Sukses

Mekanisme Blokir Konten Internet di Indonesia Tak Jelas

"Mekanisme filtering konten Internet di Indonesia adalah ad hoc, pemerintah menggunakan pihak ketiga untuk melakukan pemblokiran."

Liputan6.com, Bali - Sudah menjadi rahasia umum, pemerintah menerapkan kebijakan sensor internet (internet filtering) di Indonesia, termasuk di antaranya konten pornografi dan perjudian. Namun sayangnya mekanisme filtering konten internet yang dilakukan tidak jelas.

Hal itu diakui oleh Citizen Lab di sela acara forum internet dunia atau Internet Governance Forum (IGF) 2013 yang digelar di Bali Nusa Dua Convention Center. Wartawan Tekno Liputan6.com, Dewi Widya Ningrum, sempat berbincang-bincang sejenak dengan Ronald Deibert, Director Citizen Lab of Canada Centre for Global Security Studies.

Berdasarkan tes yang dilakukan Citizen Lab, selain pornografi dan judi, beberapa konten yang disensor di Indonesia termasuk konten yang terkait dengan lesbian dan gay, seksual, dan juga beberapa konten yang terkait Islam.

Namun sayangnya mekanisme sensor konten yang dilakukan pemerintah tidak jelas. "Mekanisme filtering konten Internet di Indonesia adalah ad hoc, pemerintah memerintahkan pihak ketiga untuk melakukan pemblokiran," ujar Deibert menanggapi soal sensor internet. 

Hasil riset Citizen Lab menemukan bahwa ketika ada sebuah situs diblokir (padahal seharusnya tidak perlu diblokir), lalu setelah diberitahu ISP kemudian membuka blokirnya hanya dalam hitungan menit.

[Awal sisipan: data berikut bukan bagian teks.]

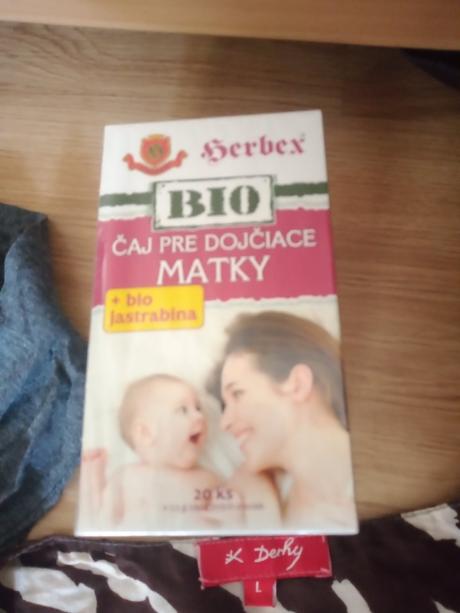 Balík tehotenského oblečenia vel.m a darceky, m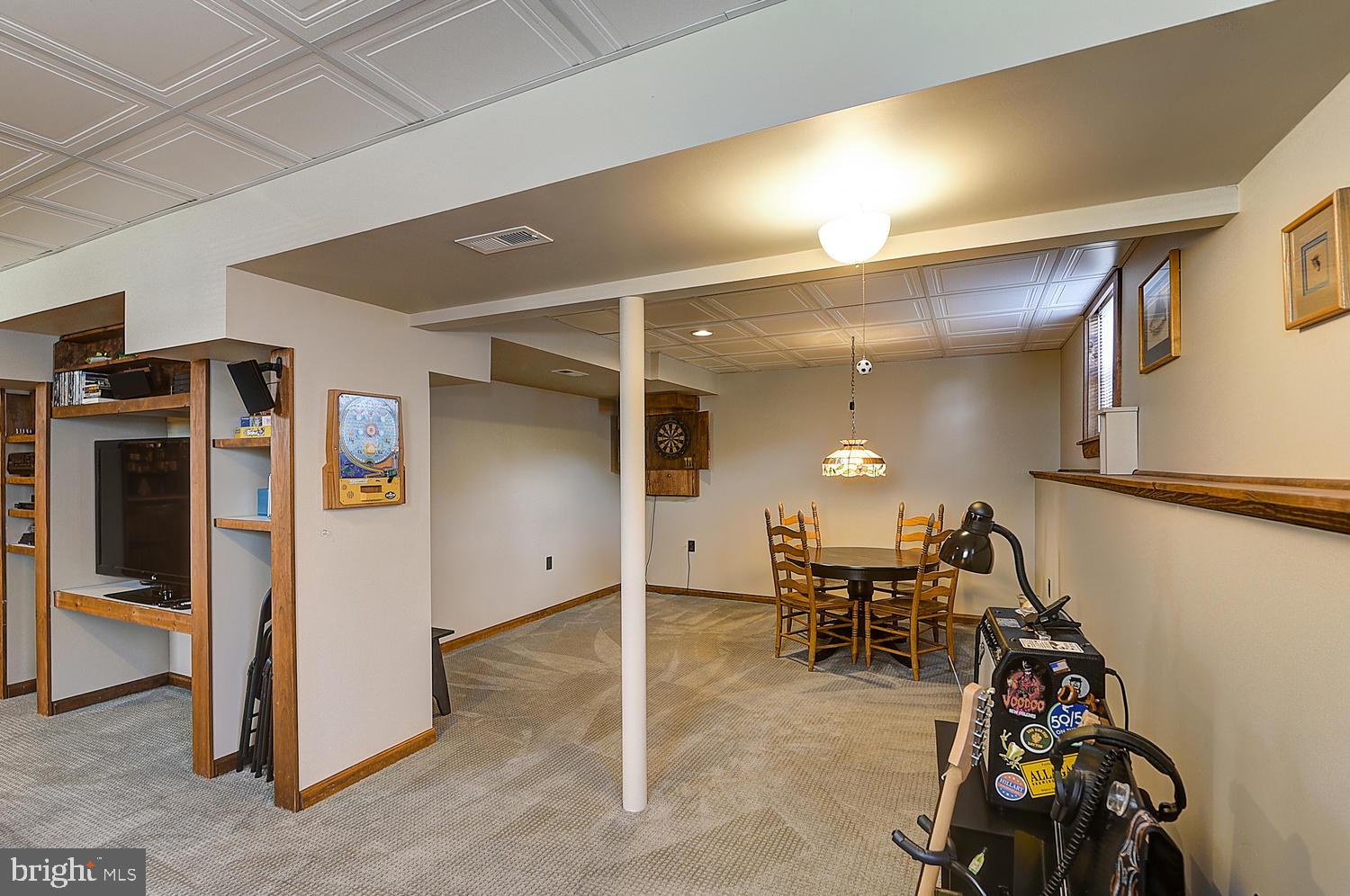 50 Pierce Road East Windsor, NJ 08520 - Photo 35 of 49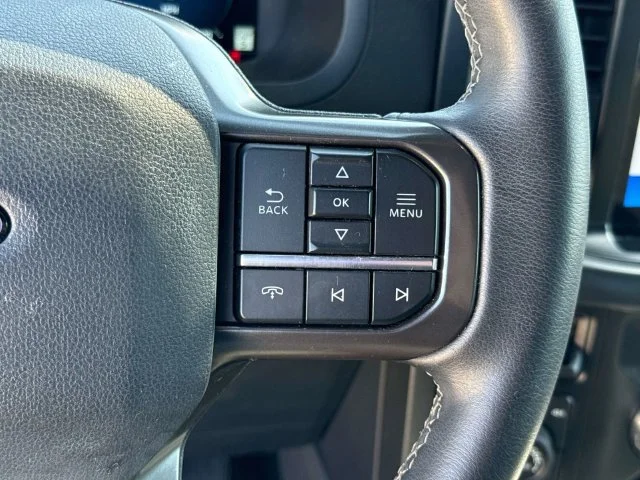 Used 2024 Black Ford XLT image 41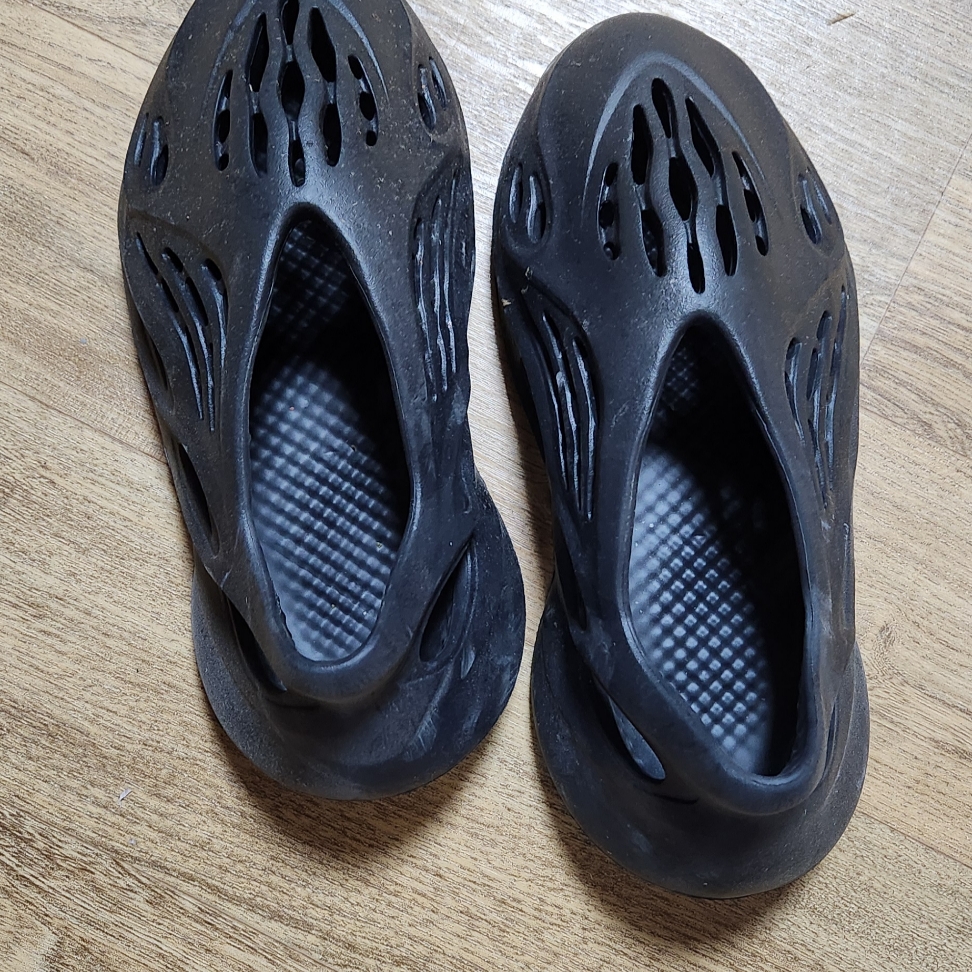 Adidas Yeezy Foam RNNR Onyx 착용 스타일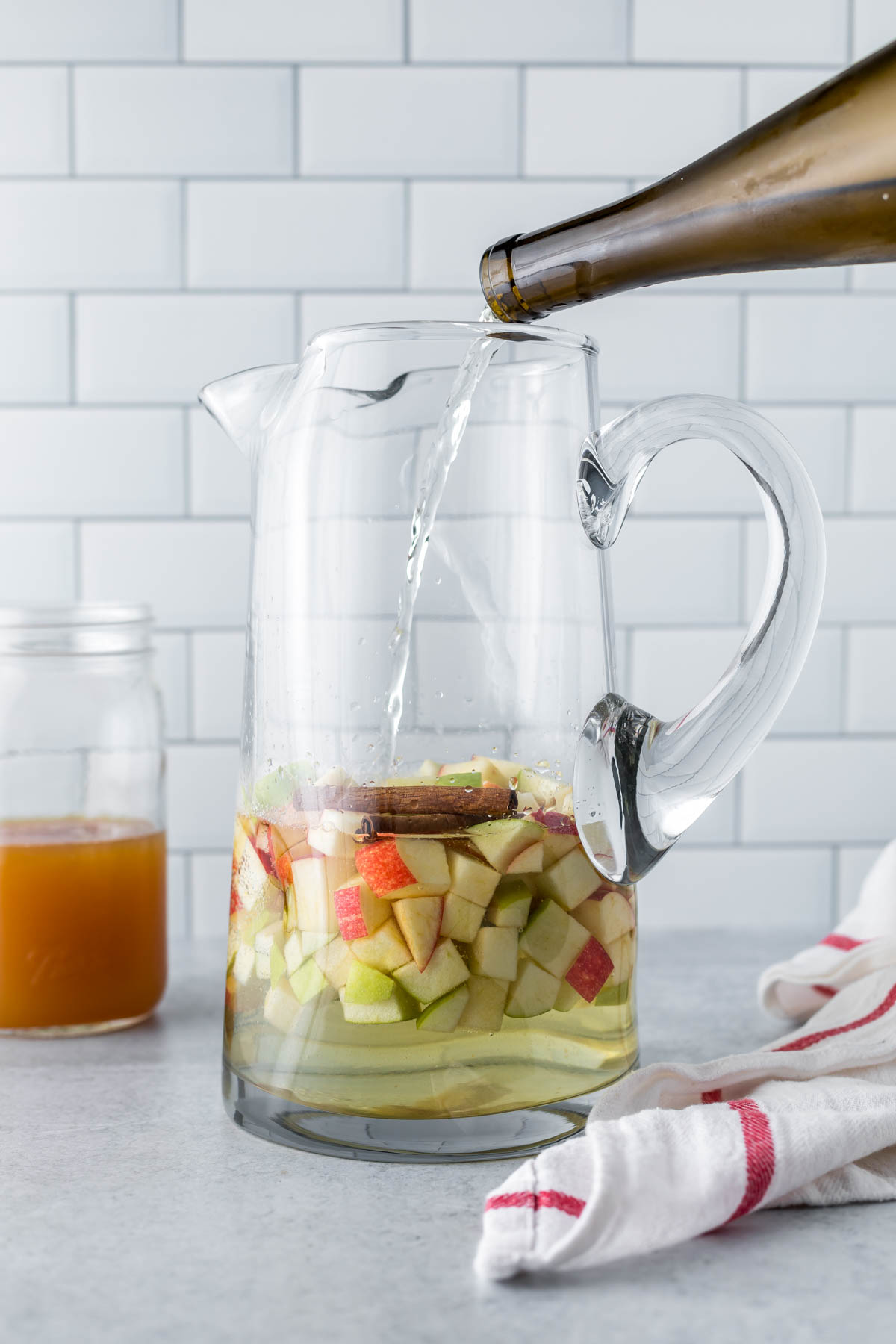 how to make white wine sangria with apples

Bagaimana mekanismenya Citizen Lab sendiri belum mengetahuinya.

"Proses pemblokirannya tidak jelas dan itu bisa menjadi potensial abuse," tuturnya lagi.

Pemblokiran konten adalah salah satu bentuk pengontrolan informasi. Isu ini merupakan salah satu isu seksi yang dibahas di IGF 2013. Banyak negara telah menerapkan kebijakan sensor internet untuk membatasi akses terhadap informasi. Kontrol konten juga dilakukan dengan mengeluarkan peraturan perundang-undangan untuk membatasi kebebasan berpendapat di dunia maya atau media lainnya.

Sejak tahun 2003, Citizen Lab sebagai salah satu pendiri OpenNet Initiatives telah melakukan penelitian mengenai filtering di 74 negara, dan menemukan bahwa 42 dari 74 negara tersebut melakukan filtering. Tipe konten yang harus melalui filtering berbeda-beda di setiap negara, tergantung dari konteks politik, legal, sosial, dan budaya lokal.